The struggle for racial equality in this nation is filled with empty promises, vacuous rhetoric — and excuses.
The police excuse violence against minorities as the product of simply doing their jobs. They are plagued, they say, by a few “bad apples” who tend to turn the perception of the police “barrel” into something negative.
Protestors with legitimate concerns and even more legitimate reasons to take to the streets excuse the broken glass, the fires, the looted stores by blaming their own “bad apples,” those ubiquitous “outside agitators” who apparently appear out of the ether when a legitimate movement for justice takes hold of a community, or in this case, a nation.
But the “bad apple” excuses don’t hold water. Consider this:
What if an airline, after a horrific crash, used that lame excuse. What if they said “you know, 95 percent of our pilots are highly skilled, but we have a few bad apples who just can’t land for the dickens.” (That’s a line from comedian Chris Rock, by the way.)
White people have used another excuse for generations, the old “I’m not racist because some of my friends are Black.”
It’s the kind of comment you might expect out of some members of Congress, but it serves as no excuse. Black people know it and so do white people. What a weak attempt to somehow pass the buck on generations of institutional racism that, let’s be honest, we’ve all been a part of in one way or another.
Thomas Merton recognized the vacuity of that and other excuses and wrote about them often. Back in January of 2016, Father George Kilcourse, a Merton scholar, brought the late monk’s writings on race to our attention again with a perceptive essay in the local daily newspaper.

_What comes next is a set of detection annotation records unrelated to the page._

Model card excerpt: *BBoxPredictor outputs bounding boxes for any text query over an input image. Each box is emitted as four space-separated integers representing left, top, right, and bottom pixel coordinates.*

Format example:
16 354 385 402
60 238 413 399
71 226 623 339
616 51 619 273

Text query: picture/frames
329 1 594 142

Merton often read and quoted Harlem native and writer James Baldwin. And Father Kilcourse wrote that both the monk and the Black man of letters “knew that white liberals lacked any perception of black persons’ lives.”
“They could deal with the Negro as a symbol or a victim,” Baldwin said, “but had no sense of him as a man.”
That’s as valid an observation today as it was in the 1960s. Regardless of the good intentions in our hearts, most of us can never comprehend the simple fear that people of color face every day. It is a fear that manifests when they leave their houses; drive down a street; attempt to shop — attempt to do anything, really, that the rest of us take for granted.
We can recognize their tribulations in our heads; but we can’t seem to wrap our collective hearts around them. Like the great journalist, the late Gordon Englehart, said of his World War II experiences — “You can read all you want about the battles and wars. But unless you’ve been in them, heard the bullets and seen people die, your opinion on the matter is invalid.”
Both Pope Francis and our own leader, Archbishop Joseph Kurtz, have asked us not only to support efforts to eliminate institutional racism, but to change our very hearts.
The archbishop said we need to condemn the sin of racism “with our hearts and with our actions.” Pope Francis has encouraged us to not despair over the struggles we face in creating a more just society for everyone. “What is important,” he said, “is the frankness, the courage of our witness, of our witness to the faith.”
The calls for change in laws and regulations, in policing and public policy, are being heard throughout the land. Some positive steps — changes in police actions and tactics, for example — have actually occurred. But changing our collective hearts? That may take a while, because we’ve tolerated treating people of color poorly for four centuries.
Merton wrote, and Father Kilcourse reminded us, that the civil rights movement accentuates “not a black problem but a white problem.”
“The problem,” Merton said, “is in ourselves. It is everybody’s problem. The racial conflict is only one symptom.”
So, what to do? Let us look in the mirror; let us look into our own hearts and souls.
Let us recognize that making excuses won’t work anymore.